CSc 446 Compiler
Construction
Creating a recursive
descent parser
The basic idea is simple, one creates a procedure that mimics the behavior of a Push Down Automata for each grammar variable of the language. This means that procedure A will recognize grammar variable A. The procedure will either match terminals or call procedures to recognize other grammar variables.
As a simple example we will use the following simple grammar:
Expr → Expr addop Term | Term
Addop → + | -
Term → Term mulop Factor | Factor
Mulop → *
Factor → ( Expr ) | numt
Now using the rule for Factor we can write our procedure as:
procedure Factor;
begin
case Token of
lparen : match(lparen);
Expr;
match(rparen);
numt : match(numt);
else error;
end case;
end factor;
This code assumes the existence of the variable Token that holds the current token returned by the lexical analyzer. We will include one case for each of the possible production rules and a final error case since the rule is not nullable. We also use the procedure match to advance to the next input when the correct token is found:
procedure match(desiredToken);
begin
if token = desiredToken then
GetNextToken;
else
error;
end if;
end match;
The call to procedure error will print and appropriate error message and halt the parser.
Procedures for addop and mulop can easily be written and follow the same pattern as the procedure just written for Factor. Where we run into problem is when we try to write the parsing procedure for grammar variable Expr. Our first attempt will be:
procedure Expr;
begin
if Token = ?
and at this point we realize that we have a problem. We cannot decide which grammar rule to use. Both right hand sides are grammar variables and this makes the decision hard. We want to make sure that we never have to back up in the parsing process. Through clever rewriting of the grammar rule we can create a suitable grammar rule. We will change the rule to:
Expr → Term ExprTail
ExprTail → addop Term ExprTail | ε
This rule can also be written as the single EBNF rule:
Expr → Term { addop Term }
We will use the previous version in this class. Notice now that the procedure for Expr can be written as:
procedure Expr;
begin
Term;
ExprTail;
end;
Since we have only one right hand side we have no choices to make and the body of the procedure becomes trivial to write.
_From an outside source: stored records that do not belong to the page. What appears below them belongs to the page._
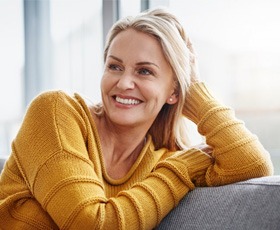 a woman with dentures enjoying a comfortable smile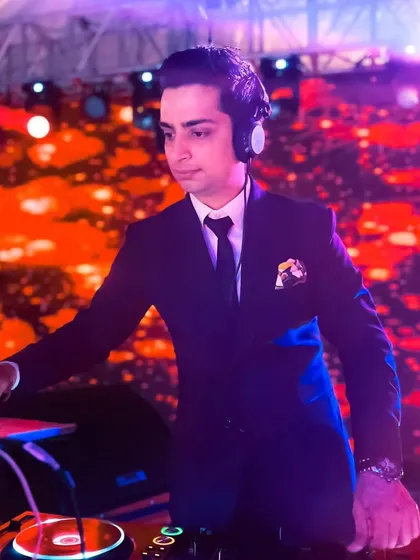 From techno to desi, my work is truly globetrotting. This picture from a wedding in Thailand captures me in my element, suited up and ready to play for an international crowd.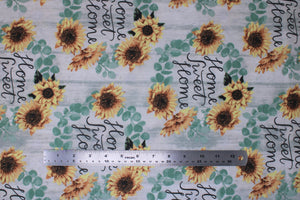 Group swatch assorted sunflower themed fabrics in various styles/colours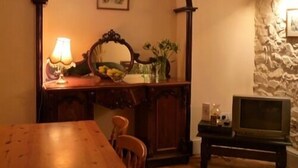 A dining area with a wooden table, chairs, a lamp, a mirror, and a television. - Llysyfran Farm B&B (Clarbeston Road)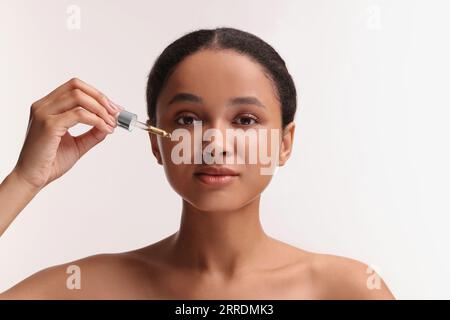 Belle femme appliquant du sérum sur son visage sur fond blanc Banque D'Images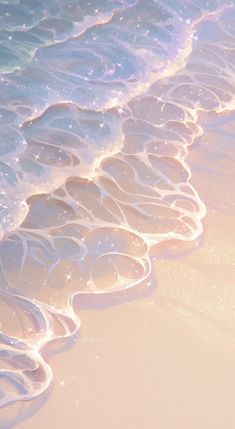 an image of waves coming in from the ocean on a beach with white sand and blue water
The grammar rule for ExprTail now introduces a nullable production. This will be handled in the parsing procedure as follows:
procedure ExprTail;
begin
if Token = addop then
match(addop);
Term;
ExprTail;
end if;
end ExprTail;
Here since the rule is nullable we can stop without an error if the desired token is not found.
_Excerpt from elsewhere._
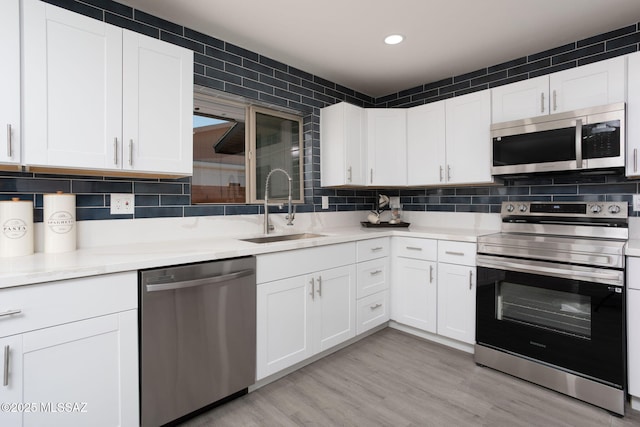 kitchen with a sink, white cabinetry, appliances with stainless steel finishes, and light countertops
Finally the rule for Term can be rewritten as:
Term → Factor TermTail
TermTail → mulop Factor TermTail | ε
This can now be written in the same format as Expr and ExprTail.
procedure Term;
begin
Factor;
TermTail;
end Term;
procedure TermTail;
begin
if Token = mulop then
match(mulop);
Factor;
TermTail;
end if;
end TermTail;
We now have code that will recognize correct arithmetic expressions that consist of numbers and the operators +, -, and *.